Explicó Elizondo que se trata de un convenio hecho por
Santiago Creel con Tom Ridge, el Secretario de Seguridad Interna de Estados
Unidos.
En Pemex dicen no saber del asunto. Y la Secretaría de Marina
dice que sólo ellos vigilan.
De alguna manera, el gobierno del Presidente Fox está obligado
a aclararle a los mexicanos como funciona el convenio y cuál es la extensión de
la intervención de las fuerzas navales y aéreas de Estados Unidos en aguas y
territorio mexicano.
Uno entiende, Joaquín,
las circunstancias. Sabe que nuestras limitaciones son muchas, que los mismos
diputados que declaran contra el convenio son los que recortan los
presupuestos.
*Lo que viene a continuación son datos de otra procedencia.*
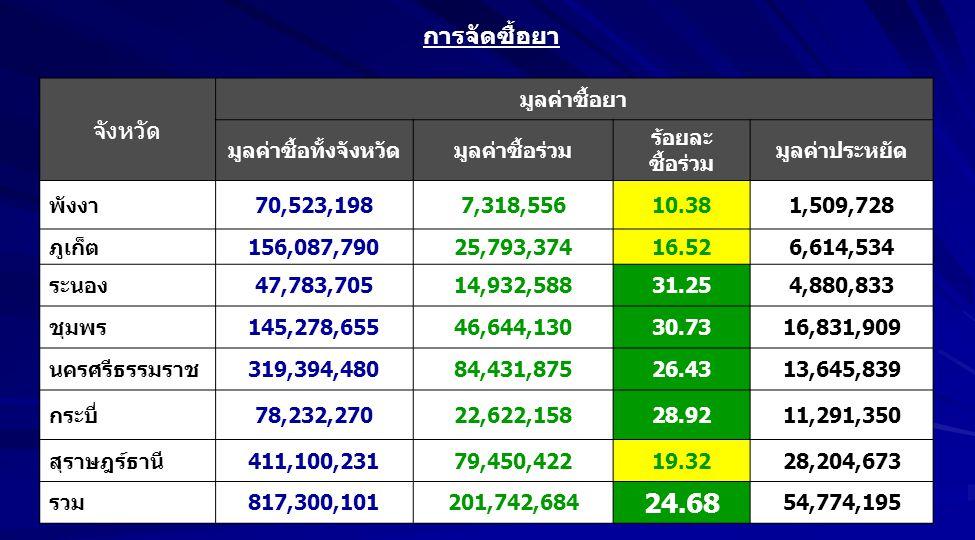 จังหวัด มูลค่าซื้อยา มูลค่าซื้อทั้งจังหวัดมูลค่าซื้อร่วม ร้อยละ ซื้อร่วม มูลค่าประหยัด พังงา70,523,1987,318,55610.381,509,728 ภูเก็ต156,087,79025,793,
Que no hay suficiente presupuesto para que la Armada de México
pueda operar con eficacia.
Uno entiende que, aunque no queramos, estamos dentro del
círculo de seguridad de Estados Unidos.
Por eso,
insisto, el gobierno mexicano tiene la obligación, la responsabilidad de explicarnos.
Porque la seguridad siempre es un buen pretexto.
No vaya a ser que el Golfo de México sea para los Estados
Unidos lo que el Mediterráneo era para el Imperio Romano, el mare nostrum o
sea, nuestro mar.
Y nosotros, pues calladitos, Joaquín, calladitos.